* _What is asked_:
• A. According to the recycling article, what was the annual capacity of the Dundalk plastics recovery facility?
• B. Report only the number of lines in the entries that contain the string "INPUT", counting case-sensitively.

* _Supplied passage_:
QRS and Canusa Hershman will idle Maryland PRF

Colin StaubbyColin Staub
August 11, 2017
in Recycling

A joint-venture plastics recovery facility in Maryland will end operations in the coming days, citing challenges in the post-consumer plastics industry and pointing to a need to upgrade its equipment.

QRS Recycling and Canusa Hershman Recycling will idle their Dundalk, Md. site slightly more than a year after QRS closed a separate plastics recovery facility (PRF) in Atlanta.

The companies opened the 128,000-square-foot Baltimore-area PRF in November 2015, focusing on separating materials out of Nos. 3-7 bales. The Maryland location was sited to serve regional materials recovery facilities (MRFs) and reclaimers, according to QRS. It had a capacity of nearly 55,000 tons per year.

(Rows from a segmentation dataset)
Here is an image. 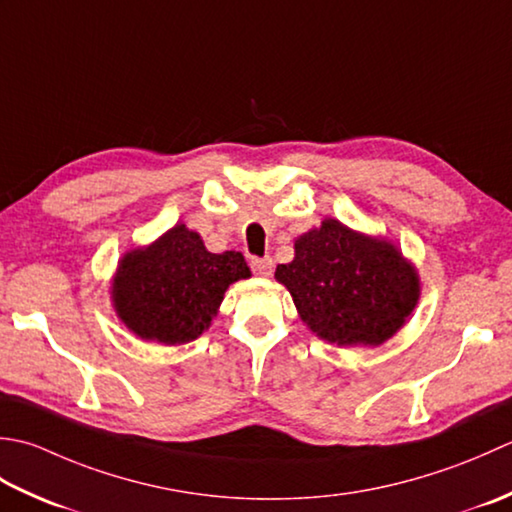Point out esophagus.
Listing matches in <instances>:
<instances>
[{
    "mask_svg": "<svg viewBox=\"0 0 512 512\" xmlns=\"http://www.w3.org/2000/svg\"><path fill=\"white\" fill-rule=\"evenodd\" d=\"M252 269L254 274L258 276H271V271H274V263H271V258H252Z\"/></svg>",
    "mask_w": 512,
    "mask_h": 512,
    "instance_id": "obj_1",
    "label": "esophagus"
}]
</instances>
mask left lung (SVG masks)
Masks as SVG:
<instances>
[{"label": "left lung", "mask_w": 512, "mask_h": 512, "mask_svg": "<svg viewBox=\"0 0 512 512\" xmlns=\"http://www.w3.org/2000/svg\"><path fill=\"white\" fill-rule=\"evenodd\" d=\"M296 256L276 267L318 338L338 347H378L398 333L420 298L415 267L393 243L325 218L294 243Z\"/></svg>", "instance_id": "left-lung-1"}]
</instances>
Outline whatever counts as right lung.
Returning a JSON list of instances; mask_svg holds the SVG:
<instances>
[{
  "label": "right lung",
  "instance_id": "add662e5",
  "mask_svg": "<svg viewBox=\"0 0 512 512\" xmlns=\"http://www.w3.org/2000/svg\"><path fill=\"white\" fill-rule=\"evenodd\" d=\"M241 252L212 254L183 223L119 260L112 302L141 340L185 344L212 325L227 287L249 278Z\"/></svg>",
  "mask_w": 512,
  "mask_h": 512
}]
</instances>
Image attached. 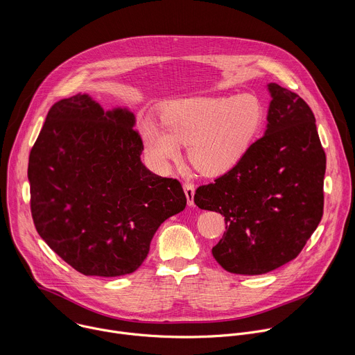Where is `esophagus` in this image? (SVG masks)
<instances>
[{"instance_id":"esophagus-1","label":"esophagus","mask_w":355,"mask_h":355,"mask_svg":"<svg viewBox=\"0 0 355 355\" xmlns=\"http://www.w3.org/2000/svg\"><path fill=\"white\" fill-rule=\"evenodd\" d=\"M184 192H185V196H187V202L189 207H193V195H195V188L192 184L189 182H184Z\"/></svg>"}]
</instances>
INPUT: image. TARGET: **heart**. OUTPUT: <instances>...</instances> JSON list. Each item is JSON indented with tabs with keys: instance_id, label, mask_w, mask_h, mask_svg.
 <instances>
[{
	"instance_id": "obj_1",
	"label": "heart",
	"mask_w": 355,
	"mask_h": 355,
	"mask_svg": "<svg viewBox=\"0 0 355 355\" xmlns=\"http://www.w3.org/2000/svg\"><path fill=\"white\" fill-rule=\"evenodd\" d=\"M162 122L147 118L141 125L146 153L168 168L188 144V160L205 177L233 170L248 153L263 122L261 101L251 94L204 95L177 99L162 112Z\"/></svg>"
}]
</instances>
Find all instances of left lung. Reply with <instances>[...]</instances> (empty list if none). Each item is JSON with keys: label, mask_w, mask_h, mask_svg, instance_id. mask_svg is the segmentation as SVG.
Wrapping results in <instances>:
<instances>
[{"label": "left lung", "mask_w": 355, "mask_h": 355, "mask_svg": "<svg viewBox=\"0 0 355 355\" xmlns=\"http://www.w3.org/2000/svg\"><path fill=\"white\" fill-rule=\"evenodd\" d=\"M264 136L215 182L196 189L198 208L225 216L212 248L229 272L267 274L297 257L323 215L326 155L309 105L270 83Z\"/></svg>", "instance_id": "8db88e82"}]
</instances>
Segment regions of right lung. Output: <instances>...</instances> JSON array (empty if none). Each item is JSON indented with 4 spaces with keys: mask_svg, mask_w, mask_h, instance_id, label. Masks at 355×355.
<instances>
[{
    "mask_svg": "<svg viewBox=\"0 0 355 355\" xmlns=\"http://www.w3.org/2000/svg\"><path fill=\"white\" fill-rule=\"evenodd\" d=\"M128 108L104 111L88 94L50 108L31 150V211L39 236L76 271H136L160 225L185 209L181 184L151 173Z\"/></svg>",
    "mask_w": 355,
    "mask_h": 355,
    "instance_id": "add662e5",
    "label": "right lung"
}]
</instances>
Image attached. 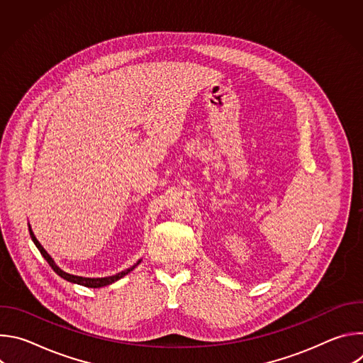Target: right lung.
<instances>
[{
	"mask_svg": "<svg viewBox=\"0 0 363 363\" xmlns=\"http://www.w3.org/2000/svg\"><path fill=\"white\" fill-rule=\"evenodd\" d=\"M28 230H30V235H31V240H33V242L35 244V247L38 248V251L41 252V255L45 258V262L50 264V267L53 269L62 279H65V280H67V281H70V283H73V284H80V286H84V287H90V289H100V287H105V286H109V284H112V283H115V281H118V280H121L122 277H125L126 274H129L130 272H133L135 270V267L142 262V260H139L136 264H133L132 267H129V269H126V270H123V272H121V273H118V274H115V276H109V277H96V279H91V277H80V276H74V274H69V273H66V272H63L56 263H55V260L53 258H51V255L44 250V247L40 244V241L35 238V235H34V233H33V230H31V227H30V224H28Z\"/></svg>",
	"mask_w": 363,
	"mask_h": 363,
	"instance_id": "obj_1",
	"label": "right lung"
}]
</instances>
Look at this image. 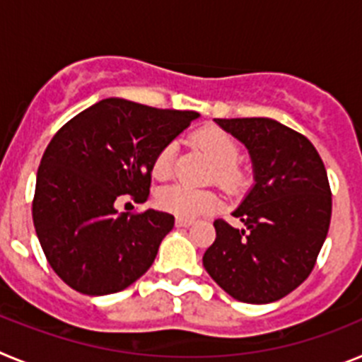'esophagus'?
Wrapping results in <instances>:
<instances>
[{"label": "esophagus", "instance_id": "1", "mask_svg": "<svg viewBox=\"0 0 362 362\" xmlns=\"http://www.w3.org/2000/svg\"><path fill=\"white\" fill-rule=\"evenodd\" d=\"M194 223V219H187V217H177L175 219V225L177 226H190Z\"/></svg>", "mask_w": 362, "mask_h": 362}]
</instances>
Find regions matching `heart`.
<instances>
[{
  "mask_svg": "<svg viewBox=\"0 0 362 362\" xmlns=\"http://www.w3.org/2000/svg\"><path fill=\"white\" fill-rule=\"evenodd\" d=\"M194 141L209 153L216 163V181L226 190H238L245 181V175L235 165L239 159L238 141L225 130L217 127H204L194 134ZM177 146L175 143H166L159 148L152 163V174L158 179H168L174 172V161ZM156 203L161 210L177 217H192L210 214L217 206V197L214 192L196 190L185 185H172L158 192Z\"/></svg>",
  "mask_w": 362,
  "mask_h": 362,
  "instance_id": "heart-1",
  "label": "heart"
}]
</instances>
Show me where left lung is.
I'll return each mask as SVG.
<instances>
[{"label": "left lung", "mask_w": 362, "mask_h": 362, "mask_svg": "<svg viewBox=\"0 0 362 362\" xmlns=\"http://www.w3.org/2000/svg\"><path fill=\"white\" fill-rule=\"evenodd\" d=\"M248 148L255 185L233 217L216 219L203 267L233 299L267 305L312 274L330 228L332 192L325 163L303 134L268 117L214 119Z\"/></svg>", "instance_id": "left-lung-1"}]
</instances>
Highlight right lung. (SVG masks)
Here are the masks:
<instances>
[{
    "instance_id": "1",
    "label": "right lung",
    "mask_w": 362,
    "mask_h": 362,
    "mask_svg": "<svg viewBox=\"0 0 362 362\" xmlns=\"http://www.w3.org/2000/svg\"><path fill=\"white\" fill-rule=\"evenodd\" d=\"M199 114L108 98L57 130L37 168L32 219L47 261L85 296L124 290L152 267L174 216L117 212V199H148L161 146Z\"/></svg>"
}]
</instances>
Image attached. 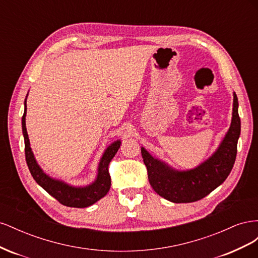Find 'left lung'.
<instances>
[{
  "mask_svg": "<svg viewBox=\"0 0 258 258\" xmlns=\"http://www.w3.org/2000/svg\"><path fill=\"white\" fill-rule=\"evenodd\" d=\"M232 106V118L227 134L213 155L196 168L186 171L175 170L166 162L154 158L141 147L148 181L159 196L174 204H188L205 198L227 178L236 160L241 131L239 103L235 92Z\"/></svg>",
  "mask_w": 258,
  "mask_h": 258,
  "instance_id": "obj_1",
  "label": "left lung"
}]
</instances>
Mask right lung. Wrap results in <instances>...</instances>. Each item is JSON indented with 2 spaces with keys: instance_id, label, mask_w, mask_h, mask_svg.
<instances>
[{
  "instance_id": "right-lung-1",
  "label": "right lung",
  "mask_w": 258,
  "mask_h": 258,
  "mask_svg": "<svg viewBox=\"0 0 258 258\" xmlns=\"http://www.w3.org/2000/svg\"><path fill=\"white\" fill-rule=\"evenodd\" d=\"M28 97V96H27ZM26 114H27V98L25 100V113L22 116V134L25 138V153L28 168L33 176L35 182L47 191L50 196L57 199L61 205L71 208H86L98 200L103 198L110 190L111 187V176L108 173V165L115 156V154L120 147V141L113 142L104 151V154L100 159L98 167V175L90 185L84 187L72 186L68 183L60 181V179L52 178L46 174L38 166L35 160L32 150L30 147V141L26 128Z\"/></svg>"
}]
</instances>
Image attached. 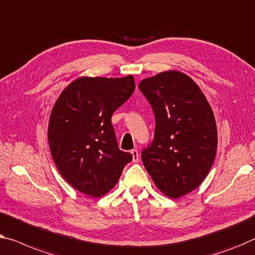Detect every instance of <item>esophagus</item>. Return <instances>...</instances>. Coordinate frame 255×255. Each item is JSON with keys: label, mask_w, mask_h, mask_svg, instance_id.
Masks as SVG:
<instances>
[{"label": "esophagus", "mask_w": 255, "mask_h": 255, "mask_svg": "<svg viewBox=\"0 0 255 255\" xmlns=\"http://www.w3.org/2000/svg\"><path fill=\"white\" fill-rule=\"evenodd\" d=\"M130 153L132 155V161L134 162H137L138 159H139V155H138V151L137 150H131Z\"/></svg>", "instance_id": "34e87169"}]
</instances>
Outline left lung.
<instances>
[{"label": "left lung", "instance_id": "8db88e82", "mask_svg": "<svg viewBox=\"0 0 255 255\" xmlns=\"http://www.w3.org/2000/svg\"><path fill=\"white\" fill-rule=\"evenodd\" d=\"M155 117L154 139L142 151L144 167L157 188L177 199L203 183L218 147L213 110L199 86L169 70L139 82Z\"/></svg>", "mask_w": 255, "mask_h": 255}]
</instances>
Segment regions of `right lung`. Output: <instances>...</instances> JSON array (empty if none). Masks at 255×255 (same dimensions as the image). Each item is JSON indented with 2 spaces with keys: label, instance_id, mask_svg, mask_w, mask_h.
I'll return each mask as SVG.
<instances>
[{
  "label": "right lung",
  "instance_id": "obj_1",
  "mask_svg": "<svg viewBox=\"0 0 255 255\" xmlns=\"http://www.w3.org/2000/svg\"><path fill=\"white\" fill-rule=\"evenodd\" d=\"M135 90L132 75L80 77L55 102L48 142L57 169L79 192L100 198L115 188L132 155L119 150L113 112Z\"/></svg>",
  "mask_w": 255,
  "mask_h": 255
}]
</instances>
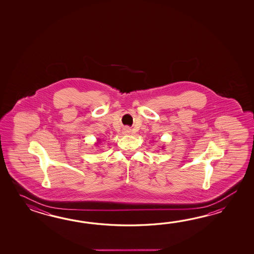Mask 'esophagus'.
<instances>
[{"instance_id":"esophagus-1","label":"esophagus","mask_w":254,"mask_h":254,"mask_svg":"<svg viewBox=\"0 0 254 254\" xmlns=\"http://www.w3.org/2000/svg\"><path fill=\"white\" fill-rule=\"evenodd\" d=\"M124 132H125V134H128L130 132V129H129V127H125V129H124Z\"/></svg>"}]
</instances>
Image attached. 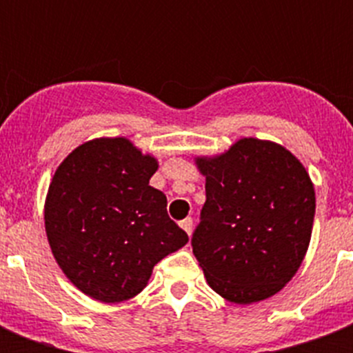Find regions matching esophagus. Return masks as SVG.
Returning <instances> with one entry per match:
<instances>
[{"mask_svg":"<svg viewBox=\"0 0 353 353\" xmlns=\"http://www.w3.org/2000/svg\"><path fill=\"white\" fill-rule=\"evenodd\" d=\"M179 225L183 227V231L187 232L188 236L192 234V218H185V220H183Z\"/></svg>","mask_w":353,"mask_h":353,"instance_id":"1","label":"esophagus"}]
</instances>
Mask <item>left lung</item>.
Masks as SVG:
<instances>
[{
  "instance_id": "obj_1",
  "label": "left lung",
  "mask_w": 353,
  "mask_h": 353,
  "mask_svg": "<svg viewBox=\"0 0 353 353\" xmlns=\"http://www.w3.org/2000/svg\"><path fill=\"white\" fill-rule=\"evenodd\" d=\"M196 163L207 201L192 251L209 285L234 304L279 293L312 238L315 190L306 168L284 146L252 137Z\"/></svg>"
}]
</instances>
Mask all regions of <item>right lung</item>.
I'll return each instance as SVG.
<instances>
[{
  "instance_id": "right-lung-1",
  "label": "right lung",
  "mask_w": 353,
  "mask_h": 353,
  "mask_svg": "<svg viewBox=\"0 0 353 353\" xmlns=\"http://www.w3.org/2000/svg\"><path fill=\"white\" fill-rule=\"evenodd\" d=\"M155 170L152 155L115 137L80 144L54 172L46 199L47 240L85 295L132 299L155 263L188 241L166 212L165 194L150 187Z\"/></svg>"
}]
</instances>
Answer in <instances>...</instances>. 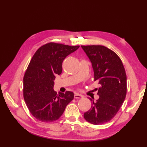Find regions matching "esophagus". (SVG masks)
<instances>
[{
	"label": "esophagus",
	"mask_w": 147,
	"mask_h": 147,
	"mask_svg": "<svg viewBox=\"0 0 147 147\" xmlns=\"http://www.w3.org/2000/svg\"><path fill=\"white\" fill-rule=\"evenodd\" d=\"M74 98H82L83 96L82 94H80L78 93H75L74 94Z\"/></svg>",
	"instance_id": "esophagus-1"
}]
</instances>
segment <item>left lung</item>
Instances as JSON below:
<instances>
[{"instance_id":"1","label":"left lung","mask_w":147,"mask_h":147,"mask_svg":"<svg viewBox=\"0 0 147 147\" xmlns=\"http://www.w3.org/2000/svg\"><path fill=\"white\" fill-rule=\"evenodd\" d=\"M91 61L94 80L98 82L99 98L92 102L84 119L91 124H102L111 120L118 112L126 95V74L120 58L115 53L102 45H82Z\"/></svg>"}]
</instances>
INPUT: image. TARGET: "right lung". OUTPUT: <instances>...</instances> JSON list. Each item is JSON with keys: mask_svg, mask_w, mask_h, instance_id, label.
I'll use <instances>...</instances> for the list:
<instances>
[{"mask_svg": "<svg viewBox=\"0 0 147 147\" xmlns=\"http://www.w3.org/2000/svg\"><path fill=\"white\" fill-rule=\"evenodd\" d=\"M80 46L49 43L38 49L23 78V96L30 112L38 120L51 123L58 120L74 98L71 91L58 94L54 91L56 74H61L62 62Z\"/></svg>", "mask_w": 147, "mask_h": 147, "instance_id": "obj_1", "label": "right lung"}]
</instances>
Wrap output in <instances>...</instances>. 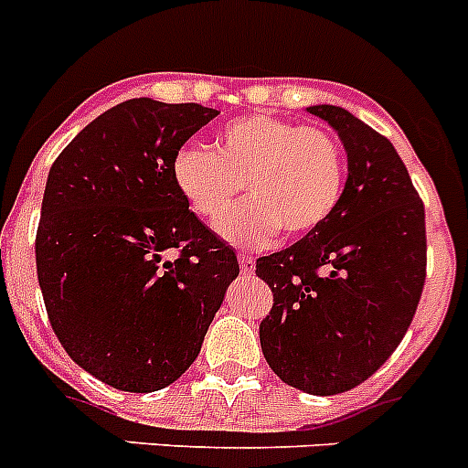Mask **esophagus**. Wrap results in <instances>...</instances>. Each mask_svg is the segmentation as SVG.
Listing matches in <instances>:
<instances>
[{"instance_id":"34e87169","label":"esophagus","mask_w":468,"mask_h":468,"mask_svg":"<svg viewBox=\"0 0 468 468\" xmlns=\"http://www.w3.org/2000/svg\"><path fill=\"white\" fill-rule=\"evenodd\" d=\"M239 267H241V274H253L255 261L250 255H239Z\"/></svg>"}]
</instances>
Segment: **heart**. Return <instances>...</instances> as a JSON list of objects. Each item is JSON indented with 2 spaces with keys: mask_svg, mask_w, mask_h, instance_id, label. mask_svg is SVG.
Wrapping results in <instances>:
<instances>
[{
  "mask_svg": "<svg viewBox=\"0 0 468 468\" xmlns=\"http://www.w3.org/2000/svg\"><path fill=\"white\" fill-rule=\"evenodd\" d=\"M173 182L191 213L218 227L241 186L250 201L222 227L229 241L255 249L313 234L334 215L346 185L341 144L319 127L274 115H243L219 130L215 151L189 144L175 154Z\"/></svg>",
  "mask_w": 468,
  "mask_h": 468,
  "instance_id": "b5f03b06",
  "label": "heart"
}]
</instances>
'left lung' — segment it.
<instances>
[{"instance_id": "obj_1", "label": "left lung", "mask_w": 468, "mask_h": 468, "mask_svg": "<svg viewBox=\"0 0 468 468\" xmlns=\"http://www.w3.org/2000/svg\"><path fill=\"white\" fill-rule=\"evenodd\" d=\"M307 113L338 132L348 182L324 225L255 262L274 298L261 346L283 383L336 395L365 383L412 324L426 282V219L388 139L338 106Z\"/></svg>"}]
</instances>
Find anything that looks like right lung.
I'll list each match as a JSON object with an SVG mask.
<instances>
[{
  "label": "right lung",
  "instance_id": "1",
  "mask_svg": "<svg viewBox=\"0 0 468 468\" xmlns=\"http://www.w3.org/2000/svg\"><path fill=\"white\" fill-rule=\"evenodd\" d=\"M215 115L130 99L91 120L47 177L35 239L47 317L73 362L118 390L177 381L239 274L173 182L175 154Z\"/></svg>",
  "mask_w": 468,
  "mask_h": 468
}]
</instances>
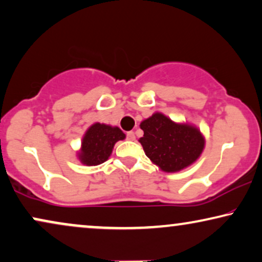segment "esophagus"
Here are the masks:
<instances>
[{
  "mask_svg": "<svg viewBox=\"0 0 262 262\" xmlns=\"http://www.w3.org/2000/svg\"><path fill=\"white\" fill-rule=\"evenodd\" d=\"M135 138H136L135 132H132V131L126 132V139H128V141H135Z\"/></svg>",
  "mask_w": 262,
  "mask_h": 262,
  "instance_id": "34e87169",
  "label": "esophagus"
}]
</instances>
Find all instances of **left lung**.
<instances>
[{
    "instance_id": "1",
    "label": "left lung",
    "mask_w": 262,
    "mask_h": 262,
    "mask_svg": "<svg viewBox=\"0 0 262 262\" xmlns=\"http://www.w3.org/2000/svg\"><path fill=\"white\" fill-rule=\"evenodd\" d=\"M143 137L139 138L145 155L165 172H177L198 160L205 139L198 128L173 123L161 113L142 121Z\"/></svg>"
}]
</instances>
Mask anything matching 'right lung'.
Returning <instances> with one entry per match:
<instances>
[{"label":"right lung","mask_w":262,"mask_h":262,"mask_svg":"<svg viewBox=\"0 0 262 262\" xmlns=\"http://www.w3.org/2000/svg\"><path fill=\"white\" fill-rule=\"evenodd\" d=\"M125 138L119 127L96 123L89 127L81 142L79 160L86 166H96L108 160L114 144Z\"/></svg>","instance_id":"right-lung-1"}]
</instances>
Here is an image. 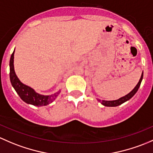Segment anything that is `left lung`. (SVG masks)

* _List of solutions_:
• A. Nearly 55,000 tons per year.

• B. 2